Another approach to taming the brain, is the use of various forms of stimulation — including electrical and magnetic. The history of electrical brain stimulation goes back thousands of years. But to save time, we will look back only about 235 years, to an accidental discovery by a Dutch scientist:

In 1783, Jan Ingenhousz, a Dutch scientist, accidentally picked up a charged Leyden jar, causing an explosion that made him temporarily lose his memory, judgment, and ability to read and write. Having found his way home with great difficulty, he went to sleep. He woke to find that his mental faculties had not only returned but had sharpened: “I saw much clearer the difficulties of every thing,” he wrote in a letter to Benjamin Franklin. “What did formerly seem to me difficult to comprehend, was now become of an easy solution.”

… Electrotherapy on living people gained popularity in the nineteenth century. By 1850, European and American asylums used galvanization to treat hysteria, menstrual pain, depression, and psychosis. Machines for electrotherapy were sold in London department stores and leased at seaside resorts. An 1871 electrotherapy textbook outlines treatments for hundreds of conditions, such as alcoholism, paralysis, dyspepsia, mutism, and “neurasthenia”…

The resurgence of interest in electrical brain stimulation began in 2000, after scientists in Göttingen proved that low-current “galvanization,” the procedure now known as tDCS, could change brain function. This discovery coincided with a wave of interest in neuroplasticity—the brain’s capacity for change—and with the rise of increasingly sophisticated imaging tools, like fMRI. The number of tDCS studies has risen steadily since 2000, with more than four hundred studies published last year. __ Electrified

Direct Current stimulation of the brain appears to alter nerve potentials in the brain, making nerves either more or less likely to discharge, depending upon whether the anode or the cathode is positioned over them.

Before you dive into tDCS experimentation for yourself, I recommend doing a bit of reading for yourself first. As in EEG, one can either buy a ready-made tDCS headband, or learn to make one for himself.

tDCS Clinical Trials Database

Do it yourself tDCS

tDCS News

foc.us Off the shelf product

TMS, or transcranial magnetic stimulation utilises pulsing magnetic fields, rather than the constant low amperage DC current in tDCS, to temporarily modify brain potentials. TMS is thought to be a more potent form of brain stimulation, suggesting that more caution be used before experimenting on oneself with magnetic pulses.

Magnetic zap strengthens memory

Transcranial Magnetic Stimulation

Industrial Strength (and priced) TMS system

There are many ways of training our brains to be more stable, predictable, and productive-on-demand. Today, we have briefly looked at a few technology-assisted approaches to taming the mature brain. Here is one more: fMRI neurofeedback training for emotional regulation. Thought-provoking, but most people can’t afford a home fMRI machine.
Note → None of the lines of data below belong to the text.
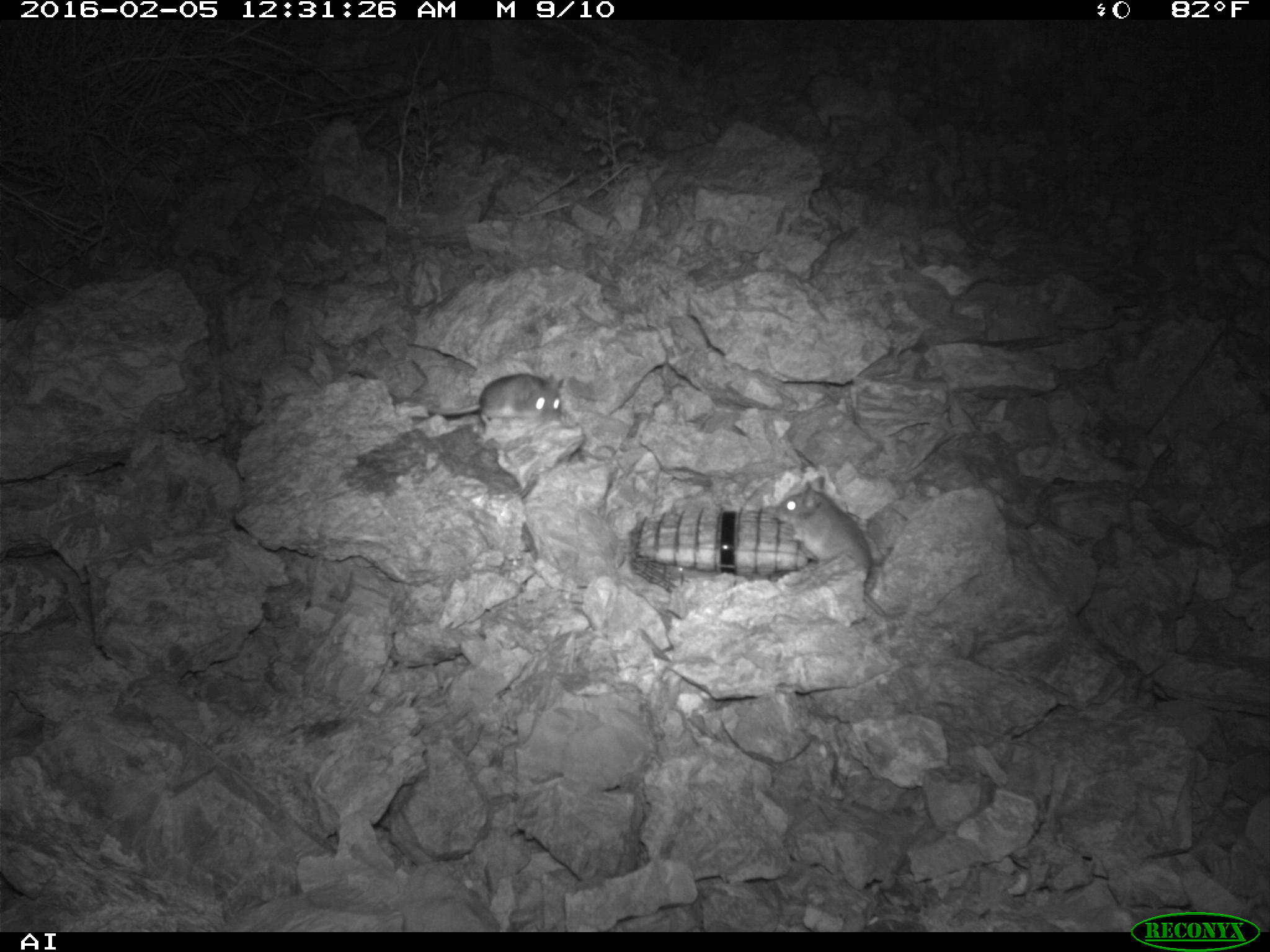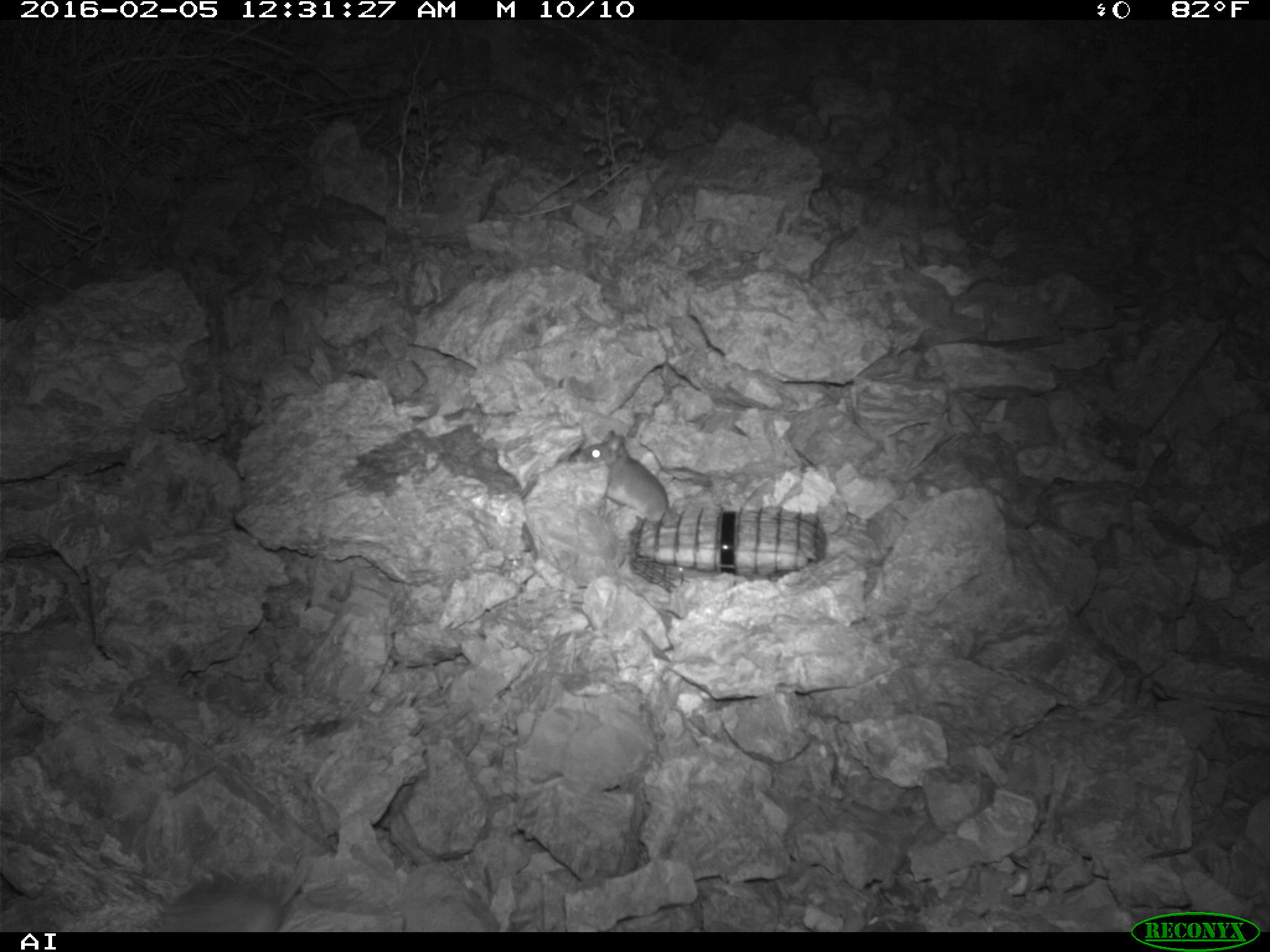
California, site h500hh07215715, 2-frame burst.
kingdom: Animalia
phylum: Chordata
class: Mammalia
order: Rodentia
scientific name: Rodentia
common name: rodent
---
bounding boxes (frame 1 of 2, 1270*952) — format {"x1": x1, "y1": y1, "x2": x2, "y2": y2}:
rodent: {"x1": 775, "y1": 476, "x2": 886, "y2": 615}; {"x1": 429, "y1": 373, "x2": 561, "y2": 424}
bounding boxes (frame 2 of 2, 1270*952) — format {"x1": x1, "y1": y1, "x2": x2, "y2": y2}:
rodent: {"x1": 157, "y1": 858, "x2": 311, "y2": 932}; {"x1": 579, "y1": 429, "x2": 668, "y2": 521}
In the past, we have discussed why “everything you think you know, just ain’t so.” We have also looked at how unconscious trance processes can take over our thoughts and actions in erratic and unpredictable ways.

In the future, we will look more in depth at a few more esoteric — non-technological — approaches.

Of course, over at The Dangerous Child blog, we are just beginning to explain how young minds can be gently and playfully trained to become their best and most optimally functioning selves, from the beginning. It is a time-consuming process, but doing so frees the child’s mind immensely to focus on more important matters than dealing with phobias and other self-defeating trances.

Waiting until you are in your 20s, 30s, 40s, or even later, to begin taming the wild beast within, will not save you any time.

It is never too late to have a Dangerous Childhood. And never too early.